The cruise line has outlined six cornerstones of its environmental plans, including zero waste-to-landfill, renewable energy, wastewater treatment, protecting and enhancing surrounding habitats, and environmental monitoring.
Royal Caribbean’s sustainability principles and practices, along with The Bahamas’ stringent environmental process, will form the foundation of the plans. Here are some of the key highlights of the cornerstones:
The beach club will be free of single-use plastics and will use compostable service ware at food and beverage venues. Additionally, biodigesters will reduce food and other organic waste, and process cooking oil into biodiesel for energy production. Royal Caribbean will also partner with local Bahamian companies focused on recycling and innovative waste reduction programs.
100% Renewable Energy by 2030
The cruise line is committed to a net-zero carbon footprint for the Royal Beach Club by 2030. The project will incorporate smart design considerations during construction, such as natural shade and low flow filters.

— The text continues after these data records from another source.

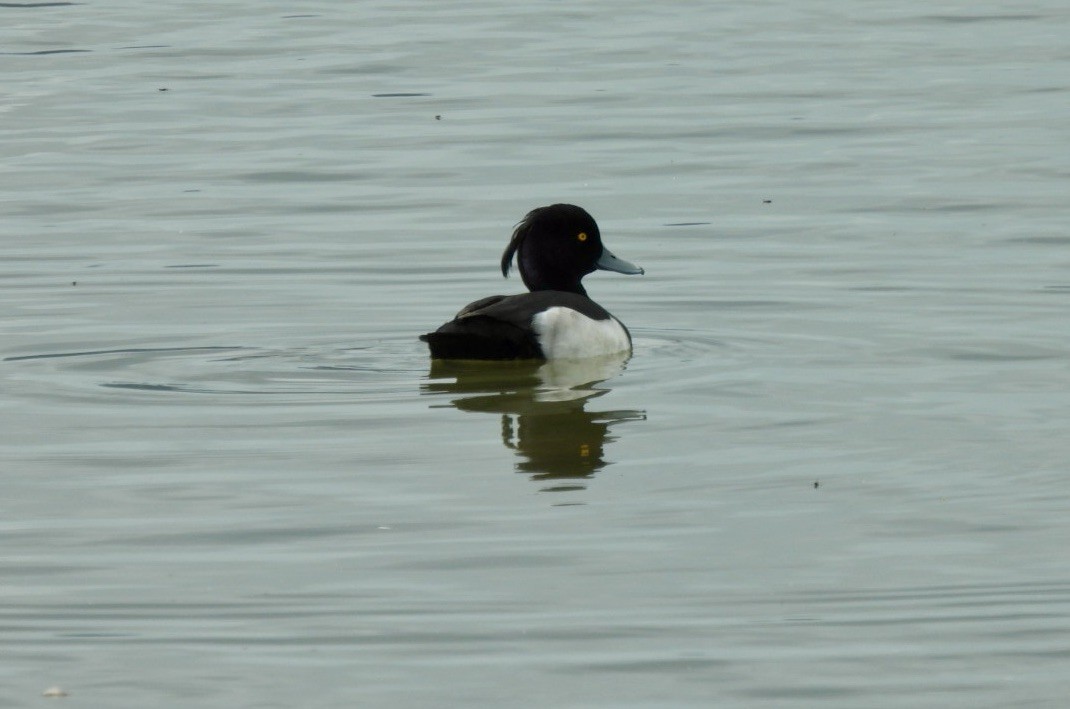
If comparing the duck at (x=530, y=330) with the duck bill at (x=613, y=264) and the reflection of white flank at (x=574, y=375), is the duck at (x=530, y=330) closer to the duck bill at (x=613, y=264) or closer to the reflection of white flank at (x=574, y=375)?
the reflection of white flank at (x=574, y=375)

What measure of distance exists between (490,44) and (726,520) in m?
19.2

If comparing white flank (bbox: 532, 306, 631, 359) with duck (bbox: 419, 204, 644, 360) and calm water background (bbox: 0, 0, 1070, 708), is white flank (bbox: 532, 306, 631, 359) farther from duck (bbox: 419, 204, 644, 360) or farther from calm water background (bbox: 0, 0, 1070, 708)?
calm water background (bbox: 0, 0, 1070, 708)

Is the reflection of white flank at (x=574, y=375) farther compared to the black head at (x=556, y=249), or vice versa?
the black head at (x=556, y=249)

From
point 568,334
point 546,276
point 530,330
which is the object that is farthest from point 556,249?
point 530,330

The company will also invest in renewable green energy production, including solar, wind, and hydro, both onsite and through innovative partnerships throughout New Providence.
No Dredging and No Overwater Cabanas
Royal Caribbean will conserve the ocean environment, including coral, and will not dredge the area in and around Paradise Island. It also plans to minimize the impact on marine life through monitoring and adjusting the location of limited structures.
Best-in-class Wastewater Treatment
The beach club will have a dedicated wastewater treatment plant that will process 100% of the wastewater generated onsite. More than 95% of the treated wastewater is intended for beneficial reuse, and the remaining byproduct will be composted for landscaping and vegetation.
Protecting the Island’s Habitat
Royal Caribbean plans to restore the western end of Paradise Island by adding native plants and vegetation, removing invasive, non-native species, and constructing buildings only on previously altered property. The company will also continuously study and protect wildlife during construction and eventual operation.
Local Environmental Monitoring
A Bahamian company will conduct environmental monitoring when building and operating the beach club, and publicly report information through an environmental scorecard.
Royal Caribbean will hold a supplemental public hearing in conjunction with The Bahamas’ Department of Environmental Planning and Protection to ensure an open and public process. The cruise line plans to share more about its environmental plans in the coming weeks, including answers to questions from various stakeholders submitted during the initial public consultation in September 2021.
The Royal Beach Club at Paradise Island, opening in 2025, will combine Royal Caribbean’s signature experiences with the island’s striking beaches. The 17-acre beach club will feature private cabanas, stunning pools, and more, with vibrant Bahamian culture and cuisine throughout. The project is a first-of-its-kind, public-private partnership with up to 49% equity available to Bahamians, creating opportunities for local businesses and entrepreneurs to manage the experience and hundreds of jobs for Bahamians across construction and long-term operation. The Crown Land will be contributed as equity in the new venture to ensure a share of the profits return to the government and the Bahamian people, with a new tourism levy going into reinvesting in the local community.